Bryant Constr. Corp., 48 N.C. App. 297, 304, 269 S.E.2d 191, 195
(1980).
N.C.G.S. § 44A-23 provides that:
a first, second, or third tier subcontractor,
who gives notice as provided in this Article,
may, to the extent of his claim, enforce the
lien of the contractor created by Part 1 of
Article 2 of this Chapter. The manner of such
enforcement shall be as provided by G.S. 44A-7
through 44A-16. The lien is perfected as of
the time set forth in G.S. 44A-10 upon filing
of claim of lien pursuant to G.S. 44A-12.
Upon the filing of the notice and claim of
lien and the commencement of the action, no
action of the contractor shall be effective to
prejudice the rights of the subcontractor
without his written consent.
N.C. Gen. Stat. § 44A-23(a), (b) (2001) (Emphasis supplied). Under
this provision, a claim of lien against real property is perfected,
or enforceable, upon the filing and service of both a notice of
claim of lien pursuant to N.C.G.S. § 44A-19 and a claim of lien
pursuant to N.C.G.S. § 44A-12. Universal Mechanical, Inc. v. Hunt,
114 N.C. App. 484, 486, 442 S.E.2d 130, 131-32 (1994).
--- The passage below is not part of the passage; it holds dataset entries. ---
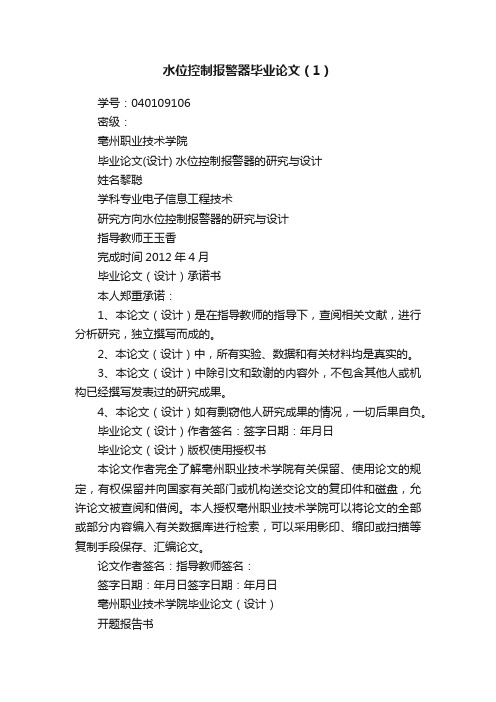 水位控制报警器毕业论文（1）

学号：040109106

密级：

亳州职业技术学院

毕业论文(设计) 水位控制报警器的研究与设计

姓名黎聪

学科专业电子信息工程技术

研究方向水位控制报警器的研究与设计

指导教师王玉香

完成时间 2012 年 4 月

毕业论文（设计）承诺书

本人郑重承诺：

1、本论文（设计）是在指导教师的指导下，查阅相关文献，进行分析研究，独立撰写而成的。

2、本论文（设计）中，所有实验、数据和有关材料均是真实的。

3、本论文（设计）中除引文和致谢的内容外，不包含其他人或机构已经撰写发表过的研究成果。

4、本论文（设计）如有剽窃他人研究成果的情况，一切后果自负。

毕业论文（设计）作者签名：签字日期：年月日

毕业论文（设计）版权使用授权书

本论文作者完全了解亳州职业技术学院有关保留、使用论文的规定，有权保留并向国家有关部门或机构送交论文的复印件和磁盘，允许论文被查阅和借阅。本人授权亳州职业技术学院可以将论文的全部或部分内容编入有关数据库进行检索，可以采用影印、缩印或扫描等复制手段保存、汇编论文。

论文作者签名：指导教师签名：

签字日期：年月日签字日期：年月日

亳州职业技术学院毕业论文（设计）

开题报告书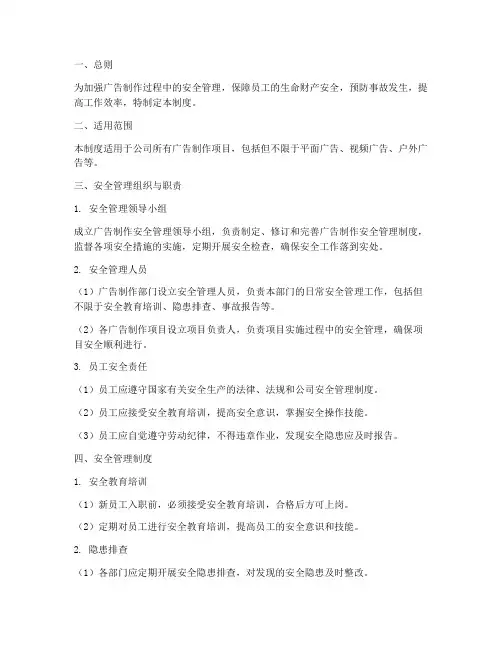 一、总则

为加强广告制作过程中的安全管理，保障员工的生命财产安全，预防事故发生，提高工作效率，特制定本制度。

二、适用范围

本制度适用于公司所有广告制作项目，包括但不限于平面广告、视频广告、户外广告等。

三、安全管理组织与职责

1. 安全管理领导小组

成立广告制作安全管理领导小组，负责制定、修订和完善广告制作安全管理制度，监督各项安全措施的实施，定期开展安全检查，确保安全工作落到实处。

2. 安全管理人员

（1）广告制作部门设立安全管理人员，负责本部门的日常安全管理工作，包括但不限于安全教育培训、隐患排查、事故报告等。

（2）各广告制作项目设立项目负责人，负责项目实施过程中的安全管理，确保项目安全顺利进行。

3. 员工安全责任

（1）员工应遵守国家有关安全生产的法律、法规和公司安全管理制度。

（2）员工应接受安全教育培训，提高安全意识，掌握安全操作技能。

（3）员工应自觉遵守劳动纪律，不得违章作业，发现安全隐患应及时报告。

四、安全管理制度

1. 安全教育培训

（1）新员工入职前，必须接受安全教育培训，合格后方可上岗。

（2）定期对员工进行安全教育培训，提高员工的安全意识和技能。

2. 隐患排查

（1）各部门应定期开展安全隐患排查，对发现的安全隐患及时整改。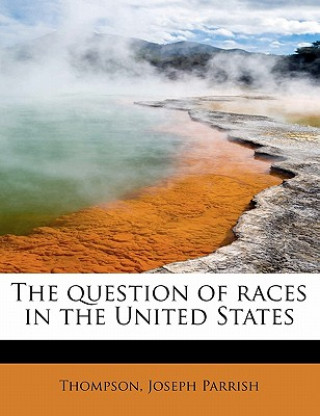 The question of races in the United States

Thompson, Joseph Parrish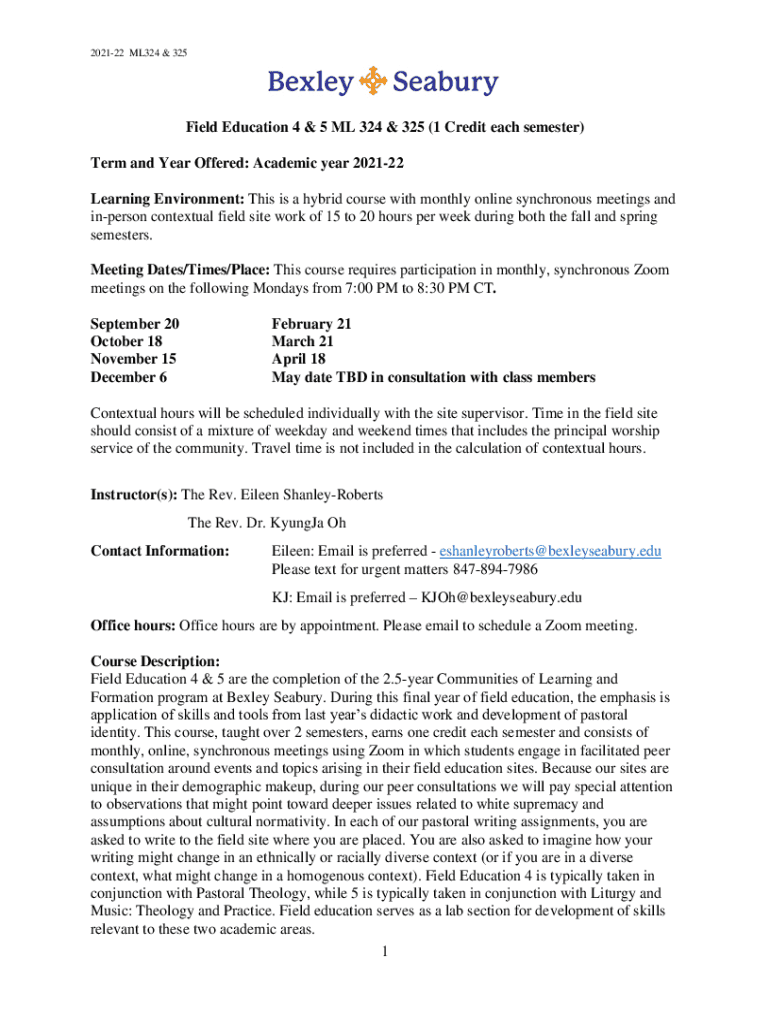 2021-22 ML324 & 325

Bexley Seabury

Field Education 4 & 5 ML 324 & 325 (1 Credit each semester)

Term and Year Offered: Academic year 2021-22

Learning Environment: This is a hybrid course with monthly online synchronous meetings and in-person contextual field site work of 15 to 20 hours per week during both the fall and spring semesters.

Meeting Dates/Times/Place: This course requires participation in monthly, synchronous Zoom meetings on the following Mondays from 7:00 PM to 8:30 PM CT.

September 20
October 18
November 15
December 6

February 21
March 21
April 18
May date TBD in consultation with class members

Contextual hours will be scheduled individually with the site supervisor. Time in the field site should consist of a mixture of weekday and weekend times that includes the principal worship service of the community. Travel time is not included in the calculation of contextual hours.

Instructor(s): The Rev. Eileen Shanley-Roberts

The Rev. Dr. KyungJa Oh

Contact Information: Eileen: Email is preferred - eshanleyroberts@bexleyseabury.edu
Please text for urgent matters 847-894-7986

KJ: Email is preferred – KJOh@bexleyseabury.edu

Office hours: Office hours are by appointment. Please email to schedule a Zoom meeting.

Course Description:
Field Education 4 & 5 are the completion of the 2.5-year Communities of Learning and Formation program at Bexley Seabury. During this final year of field education, the emphasis is application of skills and tools from last year's didactic work and development of pastoral identity. This course, taught over 2 semesters, earns one credit each semester and consists of monthly, online, synchronous meetings using Zoom in which students engage in facilitated peer consultation around events and topics arising in their field education sites. Because our sites are unique in their demographic makeup, during our peer consultations we will pay special attention to observations that might point toward deeper issues related to white supremacy and assumptions about cultural normativity. In each of our pastoral writing assignments, you are asked to write to the field site where you are placed. You are also asked to imagine how your writing might change in an ethnically or racially diverse context (or if you are in a diverse context, what might change in a homogenous context). Field Education 4 is typically taken in conjunction with Pastoral Theology, while 5 is typically taken in conjunction with Liturgy and Music: Theology and Practice. Field education serves as a lab section for development of skills relevant to these two academic areas.

1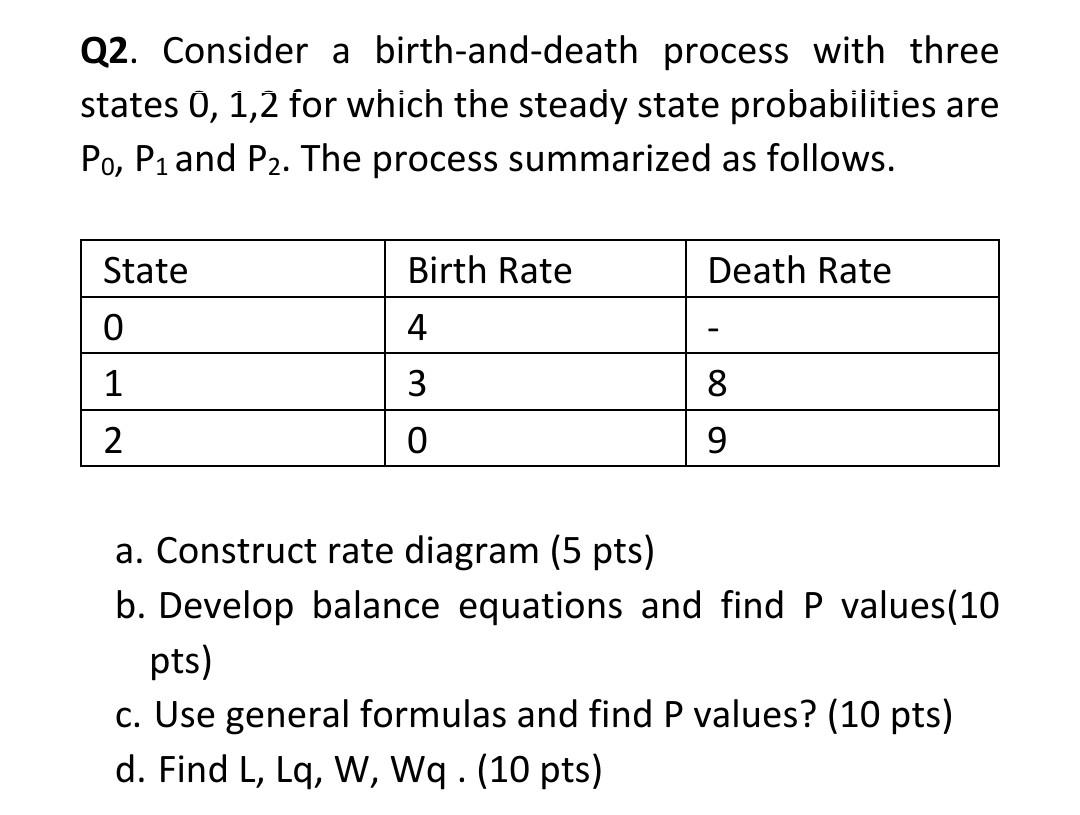 Q2. Consider a birth-and-death process with three states 0, 1,2 for which the steady state probabilities are $P_0$, $P_1$ and $P_2$. The process summarized as follows.

| State | Birth Rate | Death Rate |
|---|---|---|
| 0 | 4 | - |
| 1 | 3 | 8 |
| 2 | 0 | 9 |

a. Construct rate diagram (5 pts)
b. Develop balance equations and find P values(10 pts)
c. Use general formulas and find P values? (10 pts)
d. Find L, Lq, W, Wq . (10 pts)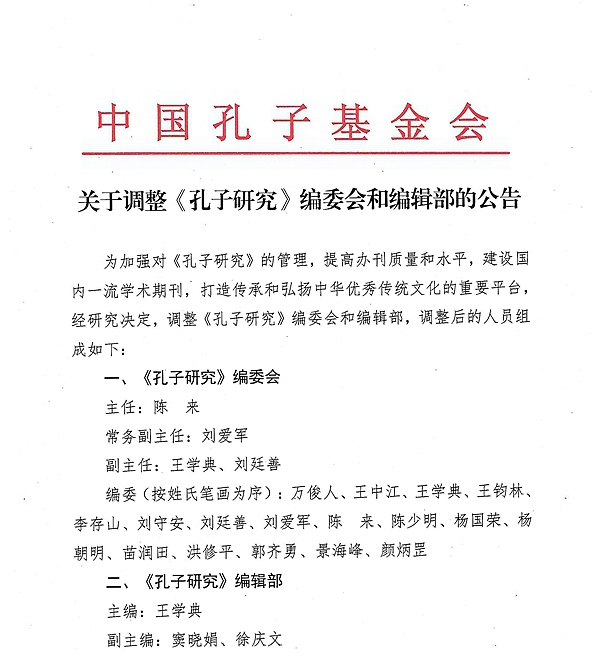 中国孔子基金会

关于调整《孔子研究》编委会和编辑部的公告

为加强对《孔子研究》的管理，提高办刊质量和水平，建设国内一流学术期刊，打造传承和弘扬中华优秀传统文化的重要平台，经研究决定，调整《孔子研究》编委会和编辑部，调整后的人员组成如下：

一、《孔子研究》编委会

主任：陈　来

常务副主任：刘爱军

副主任：王学典、刘廷善

编委（按姓氏笔画为序）：万俊人、王中江、王学典、王钧林、李存山、刘守安、刘廷善、刘爱军、陈　来、陈少明、杨国荣、杨朝明、苗润田、洪修平、郭齐勇、景海峰、颜炳罡

二、《孔子研究》编辑部

主编：王学典

副主编：窦晓娟、徐庆文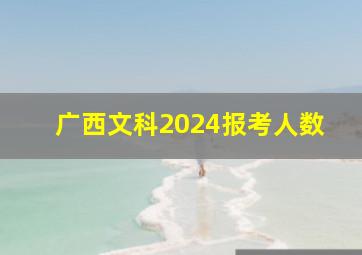 广西文科2024报考人数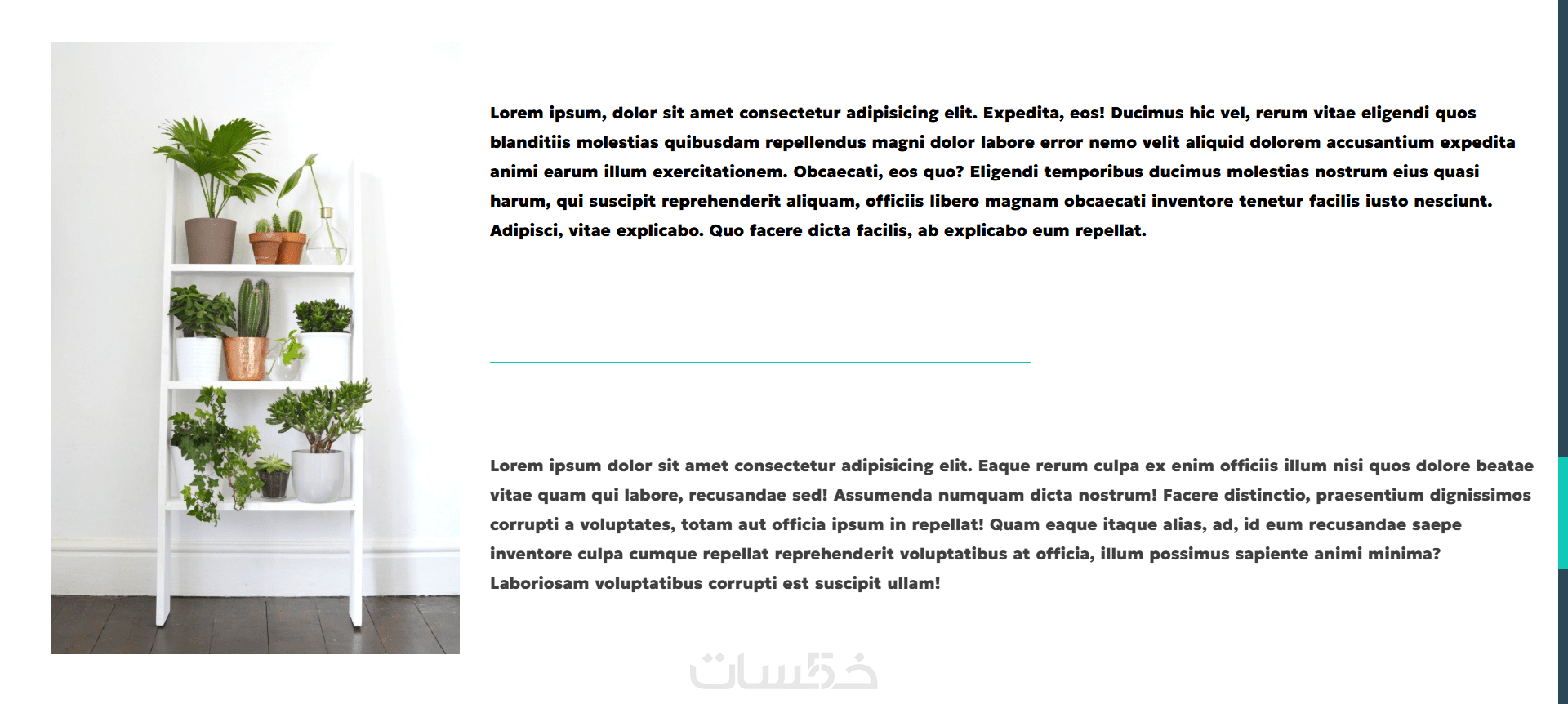 Lorem ipsum, dolor sit amet consectetur adipisicing elit. Expedita, eos! Ducimus hic vel, rerum vitae eligendi quos blanditiis molestias quibusdam repellendus magni dolor labore error nemo velit aliquid dolorem accusantium expedita animi earum illum exercitationem. Obcaecati, eos quo? Eligendi temporibus ducimus molestias nostrum eius quasi harum, qui suscipit reprehenderit aliquam, officiis libero magnam obcaecati inventore tenetur facilis iusto nesciunt. Adipisci, vitae explicabo. Quo facere dicta facilis, ab explicabo eum repellat.

Lorem ipsum dolor sit amet consectetur adipisicing elit. Eaque rerum culpa ex enim officiis illum nisi quos dolore beatae vitae quam qui labore, recusandae sed! Assumenda numquam dicta nostrum! Facere distinctio, praesentium dignissimos corrupti a voluptates, totam aut officia ipsum in repellat! Quam eaque itaque alias, ad, id eum recusandae saepe inventore culpa cumque repellat reprehenderit voluptatibus at officia, illum possimus sapiente animi minima? Laboriosam voluptatibus corrupti est suscipit ullam!

خمسات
Entry of default against a defendant results in all
allegations of plaintiff's complaint being deemed admitted against
that defendant, and thereafter, defendant is prohibited from
defending on the merits of the case. Spartan Leasing, Inc. v.
Pollard, 101 N.C. App. 450, 460, 400 S.E.2d 476, 482 (1991). While
defendant East Coast may have had a meritorious defense had it
answered the complaint, because of its failure to appear or file an
appeal from the default judgment, defendant East Coast is bound bythe judgment validly entered. Waters v. Qualified Personnel, Inc.,
32 N.C. App. 548, 233 S.E.2d 76 (1977).